---------- INFORMATION PROVIDED
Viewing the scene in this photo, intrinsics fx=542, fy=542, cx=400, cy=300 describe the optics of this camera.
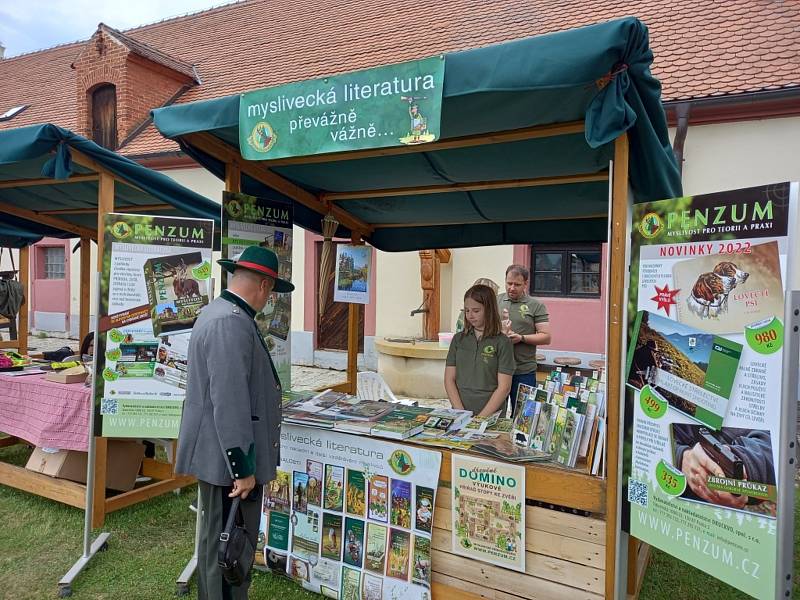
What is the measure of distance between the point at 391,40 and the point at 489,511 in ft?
33.0

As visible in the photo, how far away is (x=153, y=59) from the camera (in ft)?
39.9

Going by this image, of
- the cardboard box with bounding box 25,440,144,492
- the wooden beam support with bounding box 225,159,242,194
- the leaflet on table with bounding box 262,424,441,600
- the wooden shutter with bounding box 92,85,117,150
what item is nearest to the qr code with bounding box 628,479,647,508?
the leaflet on table with bounding box 262,424,441,600

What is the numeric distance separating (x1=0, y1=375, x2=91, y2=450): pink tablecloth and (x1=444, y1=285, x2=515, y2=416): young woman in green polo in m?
2.61

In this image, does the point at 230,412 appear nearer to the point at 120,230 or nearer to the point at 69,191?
the point at 120,230

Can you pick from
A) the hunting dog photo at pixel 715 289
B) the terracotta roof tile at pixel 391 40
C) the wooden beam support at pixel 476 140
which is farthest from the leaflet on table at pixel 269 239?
the terracotta roof tile at pixel 391 40

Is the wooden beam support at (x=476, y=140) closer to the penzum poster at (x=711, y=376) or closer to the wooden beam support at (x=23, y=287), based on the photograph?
the penzum poster at (x=711, y=376)

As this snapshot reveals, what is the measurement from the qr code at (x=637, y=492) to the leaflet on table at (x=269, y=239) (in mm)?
2339

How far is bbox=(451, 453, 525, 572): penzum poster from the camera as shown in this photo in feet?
8.03

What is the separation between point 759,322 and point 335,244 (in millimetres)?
3349

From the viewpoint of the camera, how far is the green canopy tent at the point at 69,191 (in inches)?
132

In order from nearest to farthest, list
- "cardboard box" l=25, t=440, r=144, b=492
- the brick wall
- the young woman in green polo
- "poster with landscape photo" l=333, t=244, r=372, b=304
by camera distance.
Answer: the young woman in green polo, "cardboard box" l=25, t=440, r=144, b=492, "poster with landscape photo" l=333, t=244, r=372, b=304, the brick wall

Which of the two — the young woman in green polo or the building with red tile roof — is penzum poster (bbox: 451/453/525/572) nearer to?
the young woman in green polo

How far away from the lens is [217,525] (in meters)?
2.38

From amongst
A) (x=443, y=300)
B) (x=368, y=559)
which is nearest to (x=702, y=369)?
(x=368, y=559)
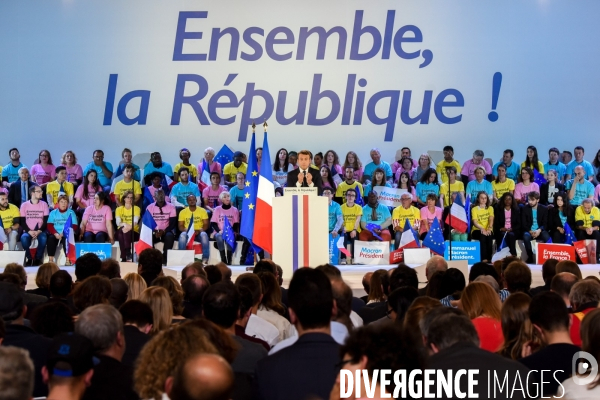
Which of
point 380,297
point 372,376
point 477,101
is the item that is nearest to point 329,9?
point 477,101

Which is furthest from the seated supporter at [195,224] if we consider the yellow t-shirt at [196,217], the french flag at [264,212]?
the french flag at [264,212]

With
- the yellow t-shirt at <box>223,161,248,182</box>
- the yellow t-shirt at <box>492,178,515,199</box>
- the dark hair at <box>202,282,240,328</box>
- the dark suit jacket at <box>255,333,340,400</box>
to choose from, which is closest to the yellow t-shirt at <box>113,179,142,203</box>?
the yellow t-shirt at <box>223,161,248,182</box>

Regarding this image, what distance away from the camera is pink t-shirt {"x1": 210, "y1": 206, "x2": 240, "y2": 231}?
12.2m

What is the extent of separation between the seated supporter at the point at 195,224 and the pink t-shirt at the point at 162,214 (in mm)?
146

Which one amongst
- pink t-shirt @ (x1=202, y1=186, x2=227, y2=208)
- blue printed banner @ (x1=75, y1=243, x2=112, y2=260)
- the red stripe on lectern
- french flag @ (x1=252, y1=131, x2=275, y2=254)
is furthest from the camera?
pink t-shirt @ (x1=202, y1=186, x2=227, y2=208)

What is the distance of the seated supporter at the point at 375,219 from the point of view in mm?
12000

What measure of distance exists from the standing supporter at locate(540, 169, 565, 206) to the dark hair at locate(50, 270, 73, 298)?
30.2 ft

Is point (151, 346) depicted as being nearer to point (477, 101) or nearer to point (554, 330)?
point (554, 330)

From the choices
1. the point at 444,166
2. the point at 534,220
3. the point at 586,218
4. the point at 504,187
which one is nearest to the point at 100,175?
the point at 444,166

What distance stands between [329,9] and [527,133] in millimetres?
4289

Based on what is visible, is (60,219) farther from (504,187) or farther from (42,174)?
(504,187)

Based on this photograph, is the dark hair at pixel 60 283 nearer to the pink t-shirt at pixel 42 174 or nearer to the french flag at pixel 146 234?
the french flag at pixel 146 234

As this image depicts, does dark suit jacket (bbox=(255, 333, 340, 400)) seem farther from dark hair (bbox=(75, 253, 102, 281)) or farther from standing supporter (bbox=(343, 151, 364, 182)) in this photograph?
standing supporter (bbox=(343, 151, 364, 182))

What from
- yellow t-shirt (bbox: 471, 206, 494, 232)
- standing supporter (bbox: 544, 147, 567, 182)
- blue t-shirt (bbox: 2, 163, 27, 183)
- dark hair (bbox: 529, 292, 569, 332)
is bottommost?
dark hair (bbox: 529, 292, 569, 332)
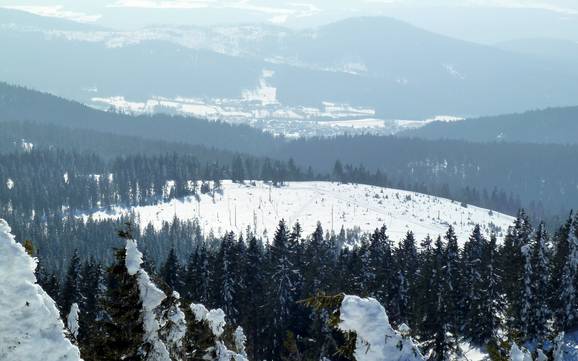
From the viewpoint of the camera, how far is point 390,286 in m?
71.4

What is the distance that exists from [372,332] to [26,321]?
552cm

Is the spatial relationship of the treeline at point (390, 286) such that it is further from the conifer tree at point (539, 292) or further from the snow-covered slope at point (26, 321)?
the snow-covered slope at point (26, 321)

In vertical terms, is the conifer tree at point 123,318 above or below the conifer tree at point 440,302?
above

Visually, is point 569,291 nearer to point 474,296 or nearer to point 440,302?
point 474,296

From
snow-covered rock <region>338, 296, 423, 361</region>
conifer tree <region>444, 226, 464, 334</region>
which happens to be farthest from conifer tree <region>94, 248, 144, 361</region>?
conifer tree <region>444, 226, 464, 334</region>

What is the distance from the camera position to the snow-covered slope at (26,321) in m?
8.60

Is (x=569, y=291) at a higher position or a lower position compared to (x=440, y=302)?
higher

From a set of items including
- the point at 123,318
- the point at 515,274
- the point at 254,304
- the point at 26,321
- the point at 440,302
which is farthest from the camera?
the point at 254,304

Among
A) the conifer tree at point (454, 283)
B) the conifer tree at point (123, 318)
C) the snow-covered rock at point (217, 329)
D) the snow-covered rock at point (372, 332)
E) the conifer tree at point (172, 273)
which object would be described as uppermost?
the snow-covered rock at point (372, 332)

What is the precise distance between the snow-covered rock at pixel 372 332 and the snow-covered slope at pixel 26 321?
15.3 ft

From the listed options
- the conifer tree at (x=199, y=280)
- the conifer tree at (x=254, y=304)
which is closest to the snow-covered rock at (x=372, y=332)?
the conifer tree at (x=254, y=304)

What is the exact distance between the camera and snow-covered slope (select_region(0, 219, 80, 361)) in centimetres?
860

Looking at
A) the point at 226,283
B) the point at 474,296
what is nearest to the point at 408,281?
the point at 474,296

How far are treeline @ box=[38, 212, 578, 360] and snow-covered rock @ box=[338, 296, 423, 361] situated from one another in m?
42.7
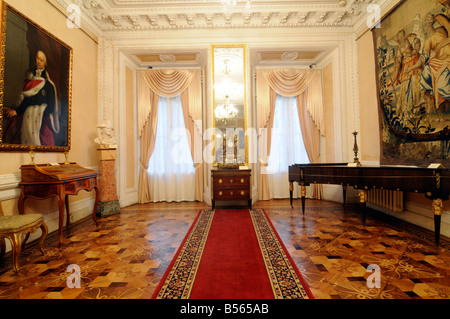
--------------------
EXERCISE REQUIREMENTS:
Reproduce every item above verbatim, omitting the pictures.

TASK RESPONSE:
Viewing the scene in this photo, intrinsics fx=542, fy=542, cx=400, cy=300 describe the optics of this camera.
What is the measure of distance between the point at 391,40 and the point at 489,511 in ft?
33.0

As visible in the photo, how far away is (x=153, y=59) from the camera (in ft)?
39.9

Going by this image, of
- the cardboard box with bounding box 25,440,144,492
- the wooden beam support with bounding box 225,159,242,194
- the leaflet on table with bounding box 262,424,441,600
- the wooden shutter with bounding box 92,85,117,150
what item is nearest to the qr code with bounding box 628,479,647,508?
the leaflet on table with bounding box 262,424,441,600

What is the numeric distance separating (x1=0, y1=375, x2=91, y2=450): pink tablecloth and (x1=444, y1=285, x2=515, y2=416): young woman in green polo in m?
2.61

In this image, does the point at 230,412 appear nearer to the point at 120,230 or nearer to the point at 69,191?
the point at 120,230

Can you pick from
A) the hunting dog photo at pixel 715 289
B) the terracotta roof tile at pixel 391 40
C) the wooden beam support at pixel 476 140
which is farthest from the leaflet on table at pixel 269 239?
the terracotta roof tile at pixel 391 40

Is the wooden beam support at (x=476, y=140) closer to the penzum poster at (x=711, y=376) or closer to the wooden beam support at (x=23, y=287), based on the photograph?
the penzum poster at (x=711, y=376)

As this snapshot reveals, what is the measurement from the qr code at (x=637, y=492) to the leaflet on table at (x=269, y=239) (in mm)?
2339

How far is bbox=(451, 453, 525, 572): penzum poster from the camera as shown in this photo in feet?
8.03

What is the separation between point 759,322 and point 335,244 (in millimetres)?
3349

From the viewpoint of the camera, how far is the green canopy tent at the point at 69,191 (in inches)?
132

In order from nearest to farthest, list
- "cardboard box" l=25, t=440, r=144, b=492
- the brick wall
- the young woman in green polo
- "poster with landscape photo" l=333, t=244, r=372, b=304
by camera distance.
Answer: the young woman in green polo, "cardboard box" l=25, t=440, r=144, b=492, "poster with landscape photo" l=333, t=244, r=372, b=304, the brick wall

Which of the two — the young woman in green polo or the building with red tile roof — is penzum poster (bbox: 451/453/525/572) nearer to?
the young woman in green polo

How far away from the lens is [217,525] (in meters)?
2.38

From amongst
A) (x=443, y=300)
B) (x=368, y=559)
which is nearest to (x=702, y=369)?
(x=368, y=559)
Which of
point 380,297
point 372,376
point 477,101
is the item that is nearest to point 329,9?
point 477,101

Which is furthest from the seated supporter at [195,224] if we consider the yellow t-shirt at [196,217], the french flag at [264,212]?
the french flag at [264,212]

With
- the yellow t-shirt at <box>223,161,248,182</box>
- the yellow t-shirt at <box>492,178,515,199</box>
- the dark hair at <box>202,282,240,328</box>
- the dark suit jacket at <box>255,333,340,400</box>
to choose from, which is closest to the yellow t-shirt at <box>113,179,142,203</box>?
the yellow t-shirt at <box>223,161,248,182</box>

Regarding this image, what distance away from the camera is pink t-shirt {"x1": 210, "y1": 206, "x2": 240, "y2": 231}?
12.2m

What is the extent of separation between the seated supporter at the point at 195,224 and the pink t-shirt at the point at 162,214 (in mm)?
146

Which one amongst
- pink t-shirt @ (x1=202, y1=186, x2=227, y2=208)
- blue printed banner @ (x1=75, y1=243, x2=112, y2=260)
- the red stripe on lectern
- french flag @ (x1=252, y1=131, x2=275, y2=254)
is furthest from the camera?
pink t-shirt @ (x1=202, y1=186, x2=227, y2=208)

What is the distance of the seated supporter at the point at 375,219 from the point of view in mm?
12000

What measure of distance exists from the standing supporter at locate(540, 169, 565, 206) to the dark hair at locate(50, 270, 73, 298)?
30.2 ft

Is point (151, 346) depicted as being nearer to point (477, 101) or nearer to point (554, 330)?
point (554, 330)

From the choices
1. the point at 444,166
2. the point at 534,220
3. the point at 586,218
4. the point at 504,187
which one is nearest to the point at 100,175?
the point at 444,166

What distance stands between [329,9] and [527,133] in millimetres?
4289

Based on what is visible, is (60,219) farther from (504,187) or farther from (42,174)?
(504,187)

Based on this photograph, is the dark hair at pixel 60 283 nearer to the pink t-shirt at pixel 42 174 or nearer to the french flag at pixel 146 234?
the french flag at pixel 146 234

As this image depicts, does dark suit jacket (bbox=(255, 333, 340, 400)) seem farther from dark hair (bbox=(75, 253, 102, 281)) or farther from standing supporter (bbox=(343, 151, 364, 182)) in this photograph?
standing supporter (bbox=(343, 151, 364, 182))

What from
- yellow t-shirt (bbox: 471, 206, 494, 232)
- standing supporter (bbox: 544, 147, 567, 182)
- blue t-shirt (bbox: 2, 163, 27, 183)
- dark hair (bbox: 529, 292, 569, 332)
is bottommost?
dark hair (bbox: 529, 292, 569, 332)
From the viewpoint of the camera, how far is point 390,286 in m?
71.4

What is the distance that exists from [372,332] to [26,321]?
552cm

Is the spatial relationship of the treeline at point (390, 286) such that it is further from the conifer tree at point (539, 292) or further from the snow-covered slope at point (26, 321)?
the snow-covered slope at point (26, 321)

In vertical terms, is the conifer tree at point 123,318 above or below the conifer tree at point 440,302?
above

Visually, is point 569,291 nearer to point 474,296 or nearer to point 440,302?
point 474,296

From
snow-covered rock <region>338, 296, 423, 361</region>
conifer tree <region>444, 226, 464, 334</region>
which happens to be farthest from conifer tree <region>94, 248, 144, 361</region>?
conifer tree <region>444, 226, 464, 334</region>

What is the distance from the camera position to the snow-covered slope at (26,321) in m?
8.60

Is (x=569, y=291) at a higher position or a lower position compared to (x=440, y=302)?
higher

From a set of items including
- the point at 123,318
- the point at 515,274
- the point at 254,304
- the point at 26,321
- the point at 440,302
which is farthest from the camera?
the point at 254,304

Among
A) the conifer tree at point (454, 283)
B) the conifer tree at point (123, 318)
C) the snow-covered rock at point (217, 329)
D) the snow-covered rock at point (372, 332)
E) the conifer tree at point (172, 273)
which object would be described as uppermost?
the snow-covered rock at point (372, 332)

What is the precise distance between the snow-covered rock at pixel 372 332 and the snow-covered slope at pixel 26 321?
15.3 ft

From the listed options
- the conifer tree at (x=199, y=280)
- the conifer tree at (x=254, y=304)
which is closest to the snow-covered rock at (x=372, y=332)?
the conifer tree at (x=254, y=304)

What is the exact distance between the camera and snow-covered slope (select_region(0, 219, 80, 361)) in centimetres?
860

Looking at
A) the point at 226,283
B) the point at 474,296
what is nearest to the point at 408,281?
the point at 474,296

How far are treeline @ box=[38, 212, 578, 360] and snow-covered rock @ box=[338, 296, 423, 361] situated from one another in m?
42.7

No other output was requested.